In node, they are working as expected, when /not-blocking is still running, i can still receive response from /ping endpoint. But in bun, /not-blocking is blocking and /ping response is returned after the task is finished.

What is the expected behavior?

What do you see instead?

Additional information

No response

simylein commented 1 year ago

For me this actually segfaults at the moment with

curl: (52) Empty reply from server

and

BUN:GET:/ping:2023-07-15T18:21:44.126Z
BUN:GET:/not-blocking:2023-07-15T18:21:44.298Z
Segmentation fault: 11

I am running bun 0.6.14 on Darwin 22.5.0 arm64 arm

andrasat commented 1 year ago

UPDATED: @simylein I got segfaulted to in my m1 pro lol, Darwin 22.5.0 arm64 arm, and bun version 0.6.14, even in /blocking endpoint, it seems there is some problem with crypto module?

-- Screenshot --

Screenshot 2023-07-16 at 18 17 05

Hmm that's interesting @simylein , I haven't had any issues with segfaults tho, with 0.6.14 and running bun-debug in 0.6.15-debug (in my WSL 2 desktop)

Anyway I tried again today with the latest commit in main (0.6.15-debug), it might be related to issue #3226, but when I tried using other than 0 delay time in setTimeout, /not-blocking actually not blocking other endpoints, although it finished slower, i adjusted the iteration to be lower so it can finished quickly.

In bun-debug, there are some differences in logs when running setTimeout 1 and setTImeout 0 or setImmediate

-- Screenshot -- setTimeout0

-- Screenshot -- setTimeout1

fubhy commented 1 year ago

effect-ts is also affected by this (https://github.com/Effect-TS/io/pull/662)
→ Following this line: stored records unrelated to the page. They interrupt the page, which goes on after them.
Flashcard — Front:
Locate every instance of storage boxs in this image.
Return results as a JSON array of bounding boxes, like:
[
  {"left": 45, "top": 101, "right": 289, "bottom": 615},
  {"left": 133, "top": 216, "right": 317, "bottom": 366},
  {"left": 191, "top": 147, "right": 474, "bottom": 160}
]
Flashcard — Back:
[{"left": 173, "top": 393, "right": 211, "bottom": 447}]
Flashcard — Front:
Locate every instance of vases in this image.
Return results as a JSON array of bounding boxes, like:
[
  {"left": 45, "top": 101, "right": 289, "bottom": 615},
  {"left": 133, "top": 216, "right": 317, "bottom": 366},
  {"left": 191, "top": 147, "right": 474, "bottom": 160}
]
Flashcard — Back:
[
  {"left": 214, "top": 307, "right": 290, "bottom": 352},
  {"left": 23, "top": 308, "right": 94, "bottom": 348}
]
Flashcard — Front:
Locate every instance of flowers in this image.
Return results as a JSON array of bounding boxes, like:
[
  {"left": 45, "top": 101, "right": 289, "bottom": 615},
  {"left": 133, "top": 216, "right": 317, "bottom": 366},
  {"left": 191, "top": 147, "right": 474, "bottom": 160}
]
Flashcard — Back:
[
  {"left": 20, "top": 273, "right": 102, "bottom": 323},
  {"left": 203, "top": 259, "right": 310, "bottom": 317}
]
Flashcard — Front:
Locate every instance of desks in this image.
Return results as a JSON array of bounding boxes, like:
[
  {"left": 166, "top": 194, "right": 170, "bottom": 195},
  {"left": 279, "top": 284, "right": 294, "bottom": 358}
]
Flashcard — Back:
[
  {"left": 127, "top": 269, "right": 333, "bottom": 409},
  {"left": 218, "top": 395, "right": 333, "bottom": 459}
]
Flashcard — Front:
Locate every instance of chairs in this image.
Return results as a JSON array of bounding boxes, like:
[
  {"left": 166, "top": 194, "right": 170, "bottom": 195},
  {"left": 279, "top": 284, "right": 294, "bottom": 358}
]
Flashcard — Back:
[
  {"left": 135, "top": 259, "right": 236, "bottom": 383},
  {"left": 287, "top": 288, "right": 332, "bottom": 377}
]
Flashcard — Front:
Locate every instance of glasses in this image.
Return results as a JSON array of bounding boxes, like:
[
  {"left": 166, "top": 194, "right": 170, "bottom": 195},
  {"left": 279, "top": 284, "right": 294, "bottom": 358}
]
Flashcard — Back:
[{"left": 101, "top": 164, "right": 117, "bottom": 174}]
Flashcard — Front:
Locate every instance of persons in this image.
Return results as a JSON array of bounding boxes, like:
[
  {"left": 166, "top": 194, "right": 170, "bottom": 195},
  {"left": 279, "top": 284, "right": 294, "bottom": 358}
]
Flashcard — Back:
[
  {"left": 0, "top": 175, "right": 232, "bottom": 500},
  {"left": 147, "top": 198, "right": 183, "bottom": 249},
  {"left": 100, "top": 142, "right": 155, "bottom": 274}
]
ThePrimeagen commented 1 year ago

Here is a simple code example to see it happen


function test() {
    console.log('11111');
    setTimeout(test, 0);
}

function test2() {
    console.log('22222');
    setTimeout(test2, 1);
}

test();
test2();

run bun test.js or node test.js to see the difference

orangeswim commented 1 year ago

Troubleshooting the issue.

I modified the test code to

function repeat(log, delay, count) {
  if (count <= 0) return;
  console.log(log);
  setTimeout(() => repeat(log, delay, count - 1), delay);
}

const timesToRun = 5;
repeat("1", 0, timesToRun);
repeat("2", 1, timesToRun);

I added debug statements in fifo.zig and the events are getting queued in an unexpected order, instead of the expected alternating messages. There seems to be some race condition since adding the extra commands above is changing the order of the queue. In the original test code by @ThePrimeagen , one function always beat the other.

Output

/home/orange/bun/bun/packages/debug-bun-linux-x64/bun-debug test.js
[SYS] read(3, 4096) = 4096 (0.052ms)
[SYS] close(3)
[fs] openat(10, /home/orange/bun/bun/package.json) = 11
[SYS] close(11)
[fs] openat(10, /home/orange/bun/bun/tsconfig.json) = 11
[SYS] close(11)
[fs] openat(0, /home/orange/bun/bun/tsconfig.base.json) = 11
[SYS] close(11)
[SYS] close(6)
[SYS] close(7)
[SYS] close(8)
[SYS] close(9)
[SYS] close(10)
[fs] openat(0, /home/orange/bun/bun/test.js) = 12
[SYS] close(12)
11111
setTimeout
set
writeItem
  Count: 0
22222
setTimeout
set
[Loop] ref
11111
setTimeout
set
writeItem
  Count: 0
11111
setTimeout
set
writeItem
  Count: 0
11111
setTimeout
set
writeItem
  Count: 0
11111
setTimeout
set
writeItem
  Count: 0
[Loop] unref
[uws] Timer.deinit()
writeItem
  Count: 0
22222
setTimeout
set
[Loop] ref
[Loop] unref
[uws] Timer.deinit()
writeItem
  Count: 0
22222
setTimeout
set
[Loop] ref
[Loop] unref
[uws] Timer.deinit()
writeItem
  Count: 0
22222
setTimeout
set
[Loop] ref
[Loop] unref
[uws] Timer.deinit()
writeItem
  Count: 0
22222
setTimeout
set
[Loop] ref
[Loop] unref
[uws] Timer.deinit()
writeItem
  Count: 0

In bun.zig Timer.set there is a condition specifically for 0 interval setTimeout. Removing this logic doesn't fix things as the extern call to us_timer_set in Timer.set doesn't work with 0 ms. The timer never calls the callback.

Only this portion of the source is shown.